Josu de Miguel / Profesor de la Universidad Autonoma de Barcelona, EL CORREO 06/12/12
El reciente resultado de las elecciones catalanas no solo ha supuesto un fracaso sin paliativos para CiU y Mas, sino que perfila un escenario político a futuro en el que solo cabe recomponer todas las cosas que en Cataluña se han ido rompiendo y deteriorando en los últimos años. La concepción nacionalista de la democracia es por naturaleza antagónica, y cuando se trata de conseguir el objetivo último que persigue, los valores consensuales, el respeto por las minorías y el concepto constitucional de ciudadanía se degradan en beneficio del mesianismo caudillista, la manipulación informativa y la exaltación de la diferencia, tal y como ha ocurrido en Cataluña desde el 11 de septiembre pasado.
La situación es complicada, pero como la política es al fin y al cabo el arte de lo posible y, por lo demás, los límites mostrados por el soberanismo en las recientes elecciones no van a eliminar el malestar catalán con respecto a algunas cuestiones centrales de su autonomía política, los grandes partidos de ámbito estatal y autonómico deberían impulsar una reforma institucional y constitucional para tratar de encauzar algunas de las reivindicaciones que vienen desde Cataluña y próximamente desde el País Vasco. No hay Constitución que pueda resistir mucho tiempo la intensidad de las manifestaciones de nacionalismo que está sufriendo la norma fundamental española en la última década. Su capacidad de integración está llegando al límite. Pero, ¿qué posiciones políticas se atisban en torno a la cuestión de la reforma constitucional tras los comicios catalanes?
───
EJERCICIOS PROPUESTOS:
1. Responda a estas preguntas sobre el artículo de las elecciones catalanas:
(a) ¿Para quiénes ha supuesto un fracaso sin paliativos el resultado de esos comicios?
(b) ¿Desde qué fecha se ha producido en Cataluña la degradación que describe el artículo?
(c) Además de Cataluña, ¿de qué territorio vendrán próximamente reivindicaciones?
2. Reproduzca el fragmento del artículo que va desde "Josu de Miguel" hasta "de septiembre pasado.", ambos incluidos.
Los registros son un material aparte, sin relación con el artículo.

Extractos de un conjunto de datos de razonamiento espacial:
───
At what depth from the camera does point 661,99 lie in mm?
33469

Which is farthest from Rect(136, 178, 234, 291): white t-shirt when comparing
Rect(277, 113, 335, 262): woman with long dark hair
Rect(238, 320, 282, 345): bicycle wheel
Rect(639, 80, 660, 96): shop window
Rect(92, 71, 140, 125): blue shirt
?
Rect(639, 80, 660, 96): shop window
───
SOLUCIONES:
1.
(a) Para CiU y Mas.
(b) Desde el 11 de septiembre pasado.
(c) Del País Vasco.

2.
Josu de Miguel / Profesor de la Universidad Autonoma de Barcelona, EL CORREO 06/12/12
El reciente resultado de las elecciones catalanas no solo ha supuesto un fracaso sin paliativos para CiU y Mas, sino que perfila un escenario político a futuro en el que solo cabe recomponer todas las cosas que en Cataluña se han ido rompiendo y deteriorando en los últimos años. La concepción nacionalista de la democracia es por naturaleza antagónica, y cuando se trata de conseguir el objetivo último que persigue, los valores consensuales, el respeto por las minorías y el concepto constitucional de ciudadanía se degradan en beneficio del mesianismo caudillista, la manipulación informativa y la exaltación de la diferencia, tal y como ha ocurrido en Cataluña desde el 11 de septiembre pasado.